A building is fundamentally a collector of human dreams, desires and lives.
“When you travel, you’re having direct experiences that you can’t get from a book,” Marwan says. “It gives you a whole range of experiences from which to draw.” His wife agrees, adding that travel “refreshes your mentality. It invigorates you so that you are more inspired and have more ideas.”
Traveling not only teaches them about other countries, but also offers lessons about their adopted hometown. It provides “critical distance to see what is really happening in Phoenix,” Mies explains. “We live in a city where everyone has borrowed everything and what I really strive for is to design authentically for the place. You come back and see what’s real here and see what’s fake as well.”
DESIGN AS A JOURNEY
The 2006 birth of their daughter, Anisa, has temporarily limited their travel plans but Marwan continues his journeys through his designs. His current work includes a desert villa in Dubai as well as a hotel and spa there, a Phoenix home and a 34-room, 31-villa resort in the stark, undeveloped landscape near Monument Valley in Southern Utah which he is designing with two other architects. Once again, sunlight is paramount in this project. Glass panels along entire walls in each room afford the least-intrusive boundary to the sun-seared landscape of red buttes outside. The fort-like shape of the resort ensures that each room has an unobstructed view of the raw landscape. Marwan compares it to being on the deck of a ship with empty sandy desert taking the place of rolling ocean.
Marwan enjoys designing resorts. It reminds him of traveling with his family to hotels “where people from all walks of life came together and intermingled.” Marwan’s family moved to the United States from Iraq when he was just 3-years-old and, because of political turmoil, their plans to return were never realized. But his parents, both educators, led their family on a six-month trip through Europe and the Middle East while Marwan was a teenager.
When we traveled through Europe and North Africa the hotels were social gathering places. There were weddings there and business people, travelers, diplomats. They were from all over and they were crossing and interconnecting there. It was like a marketplace.
A MIX OF OLD AND NEW
It was during that time that he absorbed the traditional buildings of the Arabian and Saharan deserts that now give his unmistakably modern designs an ancient feeling.

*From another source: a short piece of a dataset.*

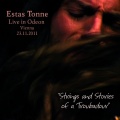 Estas Tonne - The Song of the Golden Dragon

“A blend of modern and ancient is more interesting to me because modern by itself has no connection at all to what came before,” he explains. “I try to look for what’s timeless and what we’ve forgotten or left behind and try to resurrect some of that in a modern way.”
For example, he is currently designing a desert villa in Dubai, a project that has used all of Marwan’s cultural intuitiveness. The homeowner “was looking for something modern but that also had a connection to his culture and his religion. He saw me as someone who could bridge that gap.”
Marwan began with a central garden space, which he placed on axis with Mecca, thus integrating an important religious aspect into the design without being as overt as the visible arrows pointing toward Mecca which are often found in hotels in Dubai.
In 2002, Marwan was one of 50 architects invited by a New York art gallery to submit ideas for rebuilding on the site of the World Trade Center tragedy. In that project, he shared his thoughts on the most basic meaning of architecture: “A building is fundamentally a collector of human dreams, desires and lives.”
As a family and as a working partnership, this couple proves that the desert is not always dry and barren, but can be the foundation for a home filled with an abundance of life.